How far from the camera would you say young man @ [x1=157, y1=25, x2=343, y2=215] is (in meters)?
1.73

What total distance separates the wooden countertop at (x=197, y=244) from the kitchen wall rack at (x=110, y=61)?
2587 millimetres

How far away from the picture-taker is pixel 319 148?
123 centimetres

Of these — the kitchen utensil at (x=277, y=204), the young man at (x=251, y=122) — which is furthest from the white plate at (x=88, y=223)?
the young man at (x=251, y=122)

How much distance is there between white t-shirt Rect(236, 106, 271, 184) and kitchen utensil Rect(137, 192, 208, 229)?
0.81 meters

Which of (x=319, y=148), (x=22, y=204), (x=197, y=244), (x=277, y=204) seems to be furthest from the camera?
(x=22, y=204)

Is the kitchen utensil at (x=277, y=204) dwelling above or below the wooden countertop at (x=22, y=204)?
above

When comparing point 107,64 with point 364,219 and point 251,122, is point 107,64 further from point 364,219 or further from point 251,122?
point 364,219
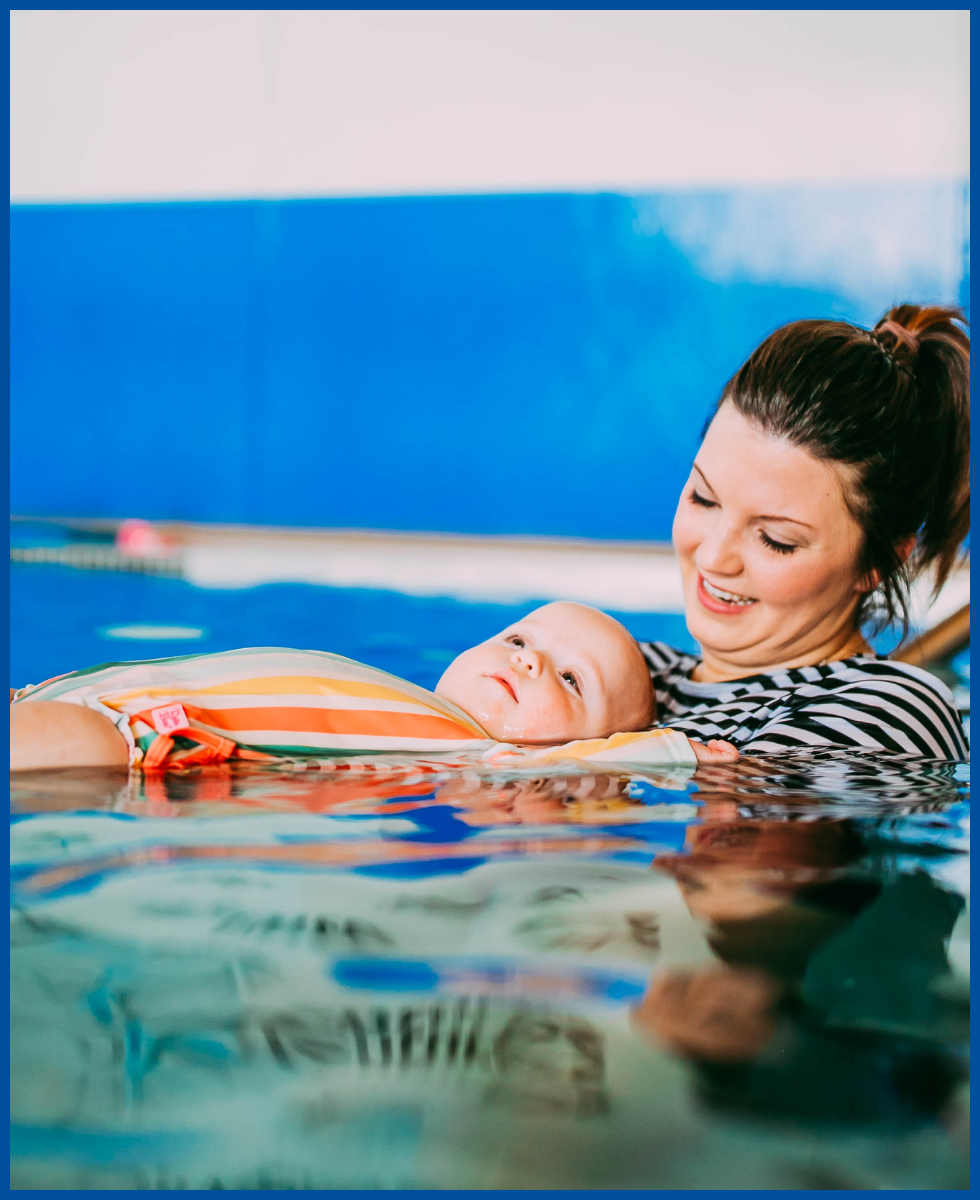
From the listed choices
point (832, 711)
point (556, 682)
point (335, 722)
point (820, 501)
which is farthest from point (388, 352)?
point (832, 711)

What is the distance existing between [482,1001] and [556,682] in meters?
1.20

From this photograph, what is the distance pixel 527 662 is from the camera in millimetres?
2148

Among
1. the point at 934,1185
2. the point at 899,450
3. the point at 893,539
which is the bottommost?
the point at 934,1185

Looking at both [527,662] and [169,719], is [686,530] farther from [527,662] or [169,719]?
[169,719]

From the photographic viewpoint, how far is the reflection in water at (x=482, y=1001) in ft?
2.58

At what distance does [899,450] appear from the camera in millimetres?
2303

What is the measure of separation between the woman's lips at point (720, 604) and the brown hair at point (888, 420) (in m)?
0.27

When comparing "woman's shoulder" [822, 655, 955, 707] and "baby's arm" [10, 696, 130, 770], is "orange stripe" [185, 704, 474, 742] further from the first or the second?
"woman's shoulder" [822, 655, 955, 707]

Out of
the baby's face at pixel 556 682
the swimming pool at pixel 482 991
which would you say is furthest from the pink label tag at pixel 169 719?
the baby's face at pixel 556 682

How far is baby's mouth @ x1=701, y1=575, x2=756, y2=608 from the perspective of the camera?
7.92ft

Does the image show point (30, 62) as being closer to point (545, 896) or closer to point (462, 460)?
point (462, 460)

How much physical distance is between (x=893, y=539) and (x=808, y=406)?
356 mm

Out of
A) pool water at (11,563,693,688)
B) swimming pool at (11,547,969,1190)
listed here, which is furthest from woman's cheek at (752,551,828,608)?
pool water at (11,563,693,688)

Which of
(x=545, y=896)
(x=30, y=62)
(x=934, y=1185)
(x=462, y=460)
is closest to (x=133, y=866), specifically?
(x=545, y=896)
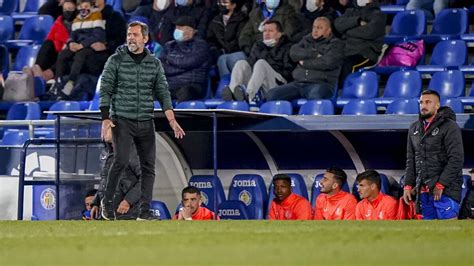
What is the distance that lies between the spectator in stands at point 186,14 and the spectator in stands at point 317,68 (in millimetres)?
2127

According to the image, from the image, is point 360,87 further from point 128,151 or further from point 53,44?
point 53,44

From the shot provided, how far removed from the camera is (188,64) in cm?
1653

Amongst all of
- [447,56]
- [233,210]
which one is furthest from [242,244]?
[447,56]

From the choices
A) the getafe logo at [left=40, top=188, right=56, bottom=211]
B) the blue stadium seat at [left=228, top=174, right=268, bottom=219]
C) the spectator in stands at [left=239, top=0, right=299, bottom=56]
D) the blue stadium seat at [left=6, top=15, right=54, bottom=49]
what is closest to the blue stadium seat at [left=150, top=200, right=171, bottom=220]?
the blue stadium seat at [left=228, top=174, right=268, bottom=219]

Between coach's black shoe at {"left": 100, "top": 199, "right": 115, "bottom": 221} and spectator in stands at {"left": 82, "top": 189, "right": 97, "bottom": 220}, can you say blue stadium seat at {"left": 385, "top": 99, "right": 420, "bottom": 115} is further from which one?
coach's black shoe at {"left": 100, "top": 199, "right": 115, "bottom": 221}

◇ ◇ ◇ ◇

Work to be completed:
Copy the listing above with every "kitchen utensil" changed to "cooking tool" and nothing else altered. Leave the pictures out.

Correct response:
How far from the camera would you say young man @ [x1=157, y1=25, x2=343, y2=215] is (in meters)?
1.73

What total distance separates the wooden countertop at (x=197, y=244) from the kitchen wall rack at (x=110, y=61)?
2587 millimetres

How far away from the picture-taker is pixel 319 148?
123 centimetres

Of these — the cooking tool at (x=277, y=204), the young man at (x=251, y=122) — which is furthest from the white plate at (x=88, y=223)?
the young man at (x=251, y=122)

How much distance is there between white t-shirt Rect(236, 106, 271, 184) and cooking tool Rect(137, 192, 208, 229)?
0.81 meters

Which of (x=319, y=148), (x=22, y=204), (x=197, y=244), (x=277, y=204) seems to be furthest from the camera?
(x=22, y=204)

Is the cooking tool at (x=277, y=204) dwelling above or below the wooden countertop at (x=22, y=204)?
above

When comparing point 107,64 with point 364,219 and point 251,122, is point 107,64 further from point 364,219 or further from point 251,122?
point 364,219
From the listed choices
point (832, 711)
point (556, 682)
point (335, 722)
point (820, 501)
which is farthest from point (388, 352)?
point (832, 711)

What is the distance existing between [482,1001] and [556,682] in meters?
1.20

From this photograph, what is the distance pixel 527 662 is from the camera in millimetres?
2148

Among
1. the point at 934,1185
2. the point at 899,450
3. the point at 893,539
which is the bottommost?
the point at 934,1185

Looking at both [527,662] and [169,719], is [686,530] farther from [527,662] or [169,719]?
[169,719]

From the photographic viewpoint, how far is the reflection in water at (x=482, y=1001) in ft?
2.58

At what distance does [899,450] appear from the camera in millimetres?
2303

What is the measure of separation between the woman's lips at point (720, 604) and the brown hair at point (888, 420) (in m)?
0.27

When comparing "woman's shoulder" [822, 655, 955, 707] and "baby's arm" [10, 696, 130, 770], is "orange stripe" [185, 704, 474, 742] further from the first or the second?
"woman's shoulder" [822, 655, 955, 707]

Out of
the baby's face at pixel 556 682
the swimming pool at pixel 482 991
which would you say is furthest from the pink label tag at pixel 169 719?
the baby's face at pixel 556 682

How far is baby's mouth @ x1=701, y1=575, x2=756, y2=608 from the perspective of the camera?
7.92ft

Does the image show point (30, 62) as being closer to point (545, 896) or closer to point (462, 460)?
point (462, 460)

How much physical distance is between (x=893, y=539) and (x=808, y=406)?
356 mm

Out of
A) pool water at (11,563,693,688)
B) swimming pool at (11,547,969,1190)
listed here, which is furthest from woman's cheek at (752,551,828,608)?
pool water at (11,563,693,688)

Which of
(x=545, y=896)
(x=30, y=62)
(x=934, y=1185)
(x=462, y=460)
is closest to (x=133, y=866), specifically?
(x=545, y=896)
What is the distance that lies between the spectator in stands at point 186,14 and the spectator in stands at point 317,68 (in millimetres)?
2127

According to the image, from the image, is point 360,87 further from point 128,151 or further from point 53,44?
point 53,44

From the shot provided, how far removed from the camera is (188,64) in cm?
1653

Amongst all of
- [447,56]
- [233,210]
which one is furthest from [242,244]?
[447,56]

From the choices
A) the getafe logo at [left=40, top=188, right=56, bottom=211]
B) the blue stadium seat at [left=228, top=174, right=268, bottom=219]
C) the spectator in stands at [left=239, top=0, right=299, bottom=56]
D) the blue stadium seat at [left=6, top=15, right=54, bottom=49]
what is closest to the blue stadium seat at [left=150, top=200, right=171, bottom=220]?
the blue stadium seat at [left=228, top=174, right=268, bottom=219]

Between coach's black shoe at {"left": 100, "top": 199, "right": 115, "bottom": 221} and spectator in stands at {"left": 82, "top": 189, "right": 97, "bottom": 220}, can you say blue stadium seat at {"left": 385, "top": 99, "right": 420, "bottom": 115} is further from which one?
coach's black shoe at {"left": 100, "top": 199, "right": 115, "bottom": 221}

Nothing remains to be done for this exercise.